Almost 80% of Americans have some kind of social media profile. They’re on Facebook, LinkedIn, Twitter, Snapchat and more. And most of them expect every company they deal with to be there, too.
Yet, some companies don’t take it seriously. They ask customers to “like” them, but they fail to help customers in that same “likable” channel.
Some companies believe these myths — and use them as reasons for not having a more robust social media customer service presence:
Myth #1: You have to get a lot of followers to make it work
Some customer service leaders think that if they have a small number of customers, there isn’t much point in making social media posts.
Researchers at Conversocial found that social service effectiveness is better evaluated by the ratio of queries submitted to social media compared to other channels. In other words, fewer … let’s say, Facebook … followers doesn’t mean there’s any less interest in getting help from service pros in that channel as there is in other channels.
Myth #2: You need a huge contact center to handle social
Again, size doesn’t matter. Many companies find they don’t need best of breed tools to handle social service. There are low- and no-cost ways to handle online inquiries.
What’s important is the training. Employees who handle online queries need to be equipped to know where to find answers they don’t know quickly, and answer them professionally — because giving real-time answers is one of the most important aspects of social service.
Myth #3: You have to be a well-known brand
Researchers found that for more obscure, niche brands a social media presence and fast, online help is a major part of success.
Major brand names may get the attention for their social media service but companies of all sizes are a fit.
Myth #4: You have to be trendy, edgy
Sure, some companies are known for the rapport they’ve built with customers and their communities because they’re quirky, fun and even edgy. But that’s not for all companies.
You don’t have to sell cutting-edge software, denim or travel destinations to build a following. Small companies, with reliable social service, gain followers and build rapport through consistent, professional — and sometimes a little comedic — online help.
Ask yourself if you’re ready
Now that we’ve debunked some reasons companies are reluctant to embrace social service, find out if you’re ready to embark on it, or make yours even better.
Researchers suggest you ask yourself:
- Is the customer experience a priority across all channels? If the experience is your company’s driving force, social media needs to be part of it.

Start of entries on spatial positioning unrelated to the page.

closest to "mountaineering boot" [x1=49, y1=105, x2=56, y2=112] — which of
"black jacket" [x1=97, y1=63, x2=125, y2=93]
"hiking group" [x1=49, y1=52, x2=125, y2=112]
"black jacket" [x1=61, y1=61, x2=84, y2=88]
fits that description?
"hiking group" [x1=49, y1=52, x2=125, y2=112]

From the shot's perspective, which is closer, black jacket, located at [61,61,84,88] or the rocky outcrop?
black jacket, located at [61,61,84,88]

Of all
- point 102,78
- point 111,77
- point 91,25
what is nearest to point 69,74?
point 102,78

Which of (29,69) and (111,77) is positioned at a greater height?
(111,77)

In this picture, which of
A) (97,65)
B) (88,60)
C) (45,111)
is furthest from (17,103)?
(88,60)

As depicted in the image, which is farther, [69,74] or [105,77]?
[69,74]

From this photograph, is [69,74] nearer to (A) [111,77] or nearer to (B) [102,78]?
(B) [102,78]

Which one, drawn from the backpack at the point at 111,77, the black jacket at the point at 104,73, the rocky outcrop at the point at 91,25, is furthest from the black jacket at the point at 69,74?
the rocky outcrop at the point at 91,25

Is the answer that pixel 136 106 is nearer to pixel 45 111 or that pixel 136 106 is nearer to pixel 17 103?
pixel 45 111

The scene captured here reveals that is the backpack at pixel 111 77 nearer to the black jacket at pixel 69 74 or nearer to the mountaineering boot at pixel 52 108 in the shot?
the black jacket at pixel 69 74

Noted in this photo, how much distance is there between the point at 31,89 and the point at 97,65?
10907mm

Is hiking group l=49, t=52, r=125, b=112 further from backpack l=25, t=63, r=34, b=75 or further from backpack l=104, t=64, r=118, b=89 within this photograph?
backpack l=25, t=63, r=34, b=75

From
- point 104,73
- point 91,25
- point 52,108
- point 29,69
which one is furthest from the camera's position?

- Does Service or Marketing drive your social initiatives? Social needs to be a viable resolution channel, not just a bullhorn for the marketing messages.
- Are you ready to (or have you) invested in a dedicated social media customer care solution? The best solutions turn the chaos and noise of social media chatter into streamlined threads and queues that employees can manage quickly and efficiently.
- Can (or do) you resolve issues in the social media channel? It’s not effective if you have to finish resolutions via email or phone calls.
- Does your company recognize social service as an equally important channel? If its importance isn’t recognized, you won’t get the resources to do it well.
- Are you personal or mechanical in your responses? Customers can tell the difference between what’s fake and what’s authentic. Employees must be able to express their personalities professionally.
- Do other departments collaborate on your social media strategy? Like Service, social media doesn’t work well when executed in a silo. You need other departments’ support so you can respond quickly and effectively. They need to know what customers are saying.